Illinois Medicaid official sees 'crisis'
Given the state's financial predicament, lawmakers will need to consider every possible strategy for cutting the state's Medicaid budget this year, Illinois Department of Healthcare and Family Services Director Julie Hamos says. Those strategies include shrinking payments to doctors and hospitals, trimming benefits and lowering the number of people eligible for the health care program that now covers 2.7 million poor and disabled Illinoisans.
And that, she predicted, won't be easy. "They'll have to face down all the providers and advocates," Hamos said last week in an interview with The Associated Press.
Gov. Pat Quinn, Hamos' boss, says he will address the state's Medicaid spending problem in his budget address later this month. Hamos previewed his call for reforms by warning that a crisis looms if lawmakers don't do something to address the program's unsustainable growth.
The Medicaid budget, currently at $14 billion including federal dollars, is a perennial challenge. The current state contribution is $8.6 billion, but Illinois has repeatedly paid some of the costs out of future budgets, contributing to a buildup of late payments to doctors, pharmacies and nursing homes. The backlog of unpaid Medicaid bills is expected to reach $1.8 billion by the end of the fiscal year, meaning it will take even longer for doctors to be paid.

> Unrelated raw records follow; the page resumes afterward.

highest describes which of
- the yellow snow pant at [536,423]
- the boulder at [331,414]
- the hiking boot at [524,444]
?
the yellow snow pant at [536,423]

A recent Civic Federation report projected the backlog could reach $21 billion by the end of fiscal year 2017 — even with an assumption that the state appropriation for Medicaid would increase by 2 percent annually.
Hamos has overseen the Healthcare and Family Services Department — and therefore the Medicaid program — since April 2010. Before that, the Democrat served in the Legislature for more than a decade. Below are edited excerpts of what she told the AP:
Q. What proposals will you have for the Legislature to hold down costs in Medicaid?
A. We're heading toward a crisis in the Medicaid program and the Legislature, and the governor, I'm sure, will be looking to us for new ideas for containing the Medicaid budget. ... These will be tough decisions for the Legislature. They'll have to face down all the providers and advocates.
Q. What options does the state have for cutting costs by reducing the number of people covered by Medicaid? Aren't we prohibited by federal law from tightening current eligibility requirements?
A. Last year, in the Medicaid reform law, the Legislature turned the All Kids program into a "most kids" program. They capped children's eligibility at 300 percent of the federal poverty level. That could go lower, I suppose.
And their parents are in a program called Family Care that's currently at 185 percent of the federal poverty level. Last spring, we suggested they might want to cut adults down from 185 percent to 133 percent. This is what the Affordable Care Act (President Barack Obama's health-care overhaul) is going to provide (in 2014).
The Legislature didn't want to do that. They didn't want to throw people off the program. We didn't either.
Our enrollment growth in Medicaid is directly attributable to the bad economy. ... Nobody wants any of these changes.
Q. Is it more difficult to cut payment rates to doctors and nursing homes, or to cut eligibility, or cut benefits?
A. They're all equally difficult.
Remember last year the governor stepped up to the plate and proposed a 6 percent rate cut across the board (for health-care providers). As it went through the (legislative) sausage grinder, the Senate cut that 6 percent down to 3 percent. We were, of course, taking the governor's position. Three percent went over to the House and the House wouldn't even accept the 3 percent. I really don't know what they'll have the ability to do (this year).
The Civic Federation's projections are so bleak, they will have to take action.
Q. A state Medicaid reform law, passed last year, attempts to save money by requiring that by 2015 at least 50 percent of the state's Medicaid recipients be moved into managed care, a coordinated system to control costs by eliminating unneeded care. That has led the state to create a "Care Coordination Innovations Project." In January, your department solicited detailed proposals from health-care providers who want to participate. What are the details of that?
A. I'm very excited about it. Illinois Medicaid is transitioning from a classic fee-for-service model to one where care coordination is the rule of the day. What we are offering to the provider community is the ability to put together networks of care and show they can manage the care before we go to the potential next step: using managed-care companies (contracted by the state).
We are asking for the most innovative models possible in program design and in funding approaches. It requires providers to build their own networks. At a minimum, the provider network must include primary care, one hospital or more, and behavioral health care. (The program would share savings with providers like hospitals and doctors and give the state the ability to withhold fees if they don't meet certain quality standards.)
Sixteen percent of our clients are seniors and people with disabilities and they account for 60 percent of the costs. It makes total sense to focus on these clients to see if there's a better (and less costly) way.